--- Excerpted passage ---
Threshold Transactions in Financial Monitoring: the UAH 400,000 Rule
Threshold financial-monitoring transactions: the UAH 400,000 rule, four triggers under Article 20 of Law 361-IX, and why structuring backfires.
When a payment reaches UAH 400,000, the bank does not decide “at its own discretion” whether to tell the state about it — where certain features are present, reporting is a direct statutory duty. Understanding which transactions count as “threshold” transactions, at what level, and how they differ from suspicious ones removes most of the anxiety businesses feel about financial monitoring. It also makes the key point clear: trying to “break up” a sum below the line creates far more risk than the payment itself.
The threshold transaction: what it is and where the line falls
A threshold financial transaction is one that, because of its size and character, is subject to mandatory financial monitoring. It is governed by Article 20 of the Law of Ukraine “On Prevention and Counteraction to the Legalisation (Laundering) of the Proceeds of Crime, the Financing of Terrorism and the Financing of the Proliferation of Weapons of Mass Destruction” (Law No. 361-IX) — the country’s AML/CFT law.
The key parameters:
- The threshold amount is UAH 400,000 (or the equivalent in foreign currency, banking metals or other assets at the official exchange rate of the National Bank of Ukraine (NBU) on the day of the transaction).
- For businesses that run lotteries and/or gambling, the threshold is lower — UAH 55,000.
- A transaction falls under mandatory reporting only when it both reaches the threshold and carries at least one of the features defined by the article (set out below).
An important nuance that dispels needless worry: not every UAH 400,000 payment is a threshold transaction. An ordinary payment under a supply contract between two genuine enterprises does not, in itself, trigger any duty to report — one of the features below must also be present.
The duty to detect and report such transactions rests on the primary financial-monitoring entity (SPFM) — above all the bank, but also other financial institutions, payment organisations and insurers, and, within the scope of their activity, notaries, real-estate agents, auditors and lawyers. Having detected a threshold transaction, the SPFM informs the State Financial Monitoring Service of Ukraine (Derzhfinmonitoring) within the statutory period after registering it.
The four features of a threshold transaction
Article 20 contains a closed list of features. A transaction at or above the threshold becomes a “threshold transaction” only if it carries at least one of them:
- A transfer of funds abroad, including to states (territories) placed by the Cabinet of Ministers of Ukraine on the list of offshore zones. Cross-border movement of money is always in the monitoring spotlight.
- Cash operations — the crediting, transfer or receipt of cash.
- Transactions of politically exposed persons (PEPs), together with their family members and closely associated persons. PEPs are people who perform, or have performed, prominent public functions: senior officials, members of parliament, judges, heads of state enterprises, and the like.
---
▶ _Problems_
1. Copy the passage from the article on threshold transactions word for word, from "- A transaction" up to and including "also be present.".
2. Summarize the article on the UAH 400,000 threshold rule in two sentences.
3. Continue the article on threshold financial-monitoring transactions from the point where it stops.
--- Recorded data ---
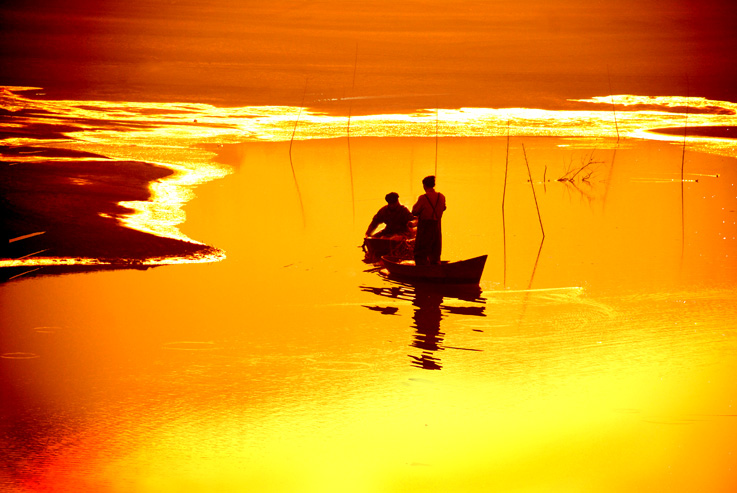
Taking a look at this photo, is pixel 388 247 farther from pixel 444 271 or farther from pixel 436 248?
pixel 444 271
---
▶ _Outputs in order_
1.
- A transaction falls under mandatory reporting only when it both reaches the threshold and carries at least one of the features defined by the article (set out below).
An important nuance that dispels needless worry: not every UAH 400,000 payment is a threshold transaction. An ordinary payment under a supply contract between two genuine enterprises does not, in itself, trigger any duty to report — one of the features below must also be present.

2. Under Article 20 of Ukraine's AML/CFT law, Law No. 361-IX, a transaction of UAH 400,000 or more (UAH 55,000 for lottery and gambling businesses) must be reported only if it also carries at least one feature from a closed list, such as a transfer abroad, a cash operation, or a transaction of a politically exposed person. The primary financial-monitoring entity, above all the bank, detects such transactions and informs the State Financial Monitoring Service within the statutory period, and trying to break a sum up below the line creates far more risk than the payment itself.

3.
- Involvement of a party from a “risky” jurisdiction — where at least one party to the transaction is registered, resident or located in a state that fails, or improperly fails, to comply with the recommendations of the FATF (the Financial Action Task Force), or holds an account with a bank registered in such a state.
The list is closed: if none of the features is present, the transaction is not a threshold transaction even when the sum substantially exceeds UAH 400,000. That is why the bank looks not only at the figure, but at the character of the operation and at the parties taking part in it.
Threshold or suspicious: the key distinction
This is where most of the confusion lies. Threshold and suspicious transactions are two different regimes, and mixing them up is a classic mistake.
| Criterion | Threshold transactions | Suspicious transactions |
|---|---|---|
| Basis | Size (from UAH 400,000 / 55,000) plus one Article 20 feature | A reasonable suspicion about the source or purpose of the funds |
| Role of the amount | Decisive: below the threshold there is no duty | Irrelevant: reported at any amount |
| Logic | Formal, by clear criteria | Evaluative, by the SPFM’s professional judgment |
| Possible suspension | As a rule, no | Yes — the operation may be halted |
The thing to remember: suspicious transactions are reported regardless of amount. If a bank forms a reasonable suspicion that funds may be connected to laundering or another crime, it must inform Derzhfinmonitoring even for a payment of a few thousand hryvnia. The UAH 400,000 threshold applies only to threshold transactions — and does not “protect” a suspicious one.
What the bank actually examines
Before carrying out a transaction and, where required, reporting it, the bank performs customer due diligence. Three things are in focus.
- The purpose of the payment. Whether it matches the real substance of the operation and the customer’s business profile. A gap between the wording in the payment instruction and the actual nature of the operation is the first prompt for closer analysis.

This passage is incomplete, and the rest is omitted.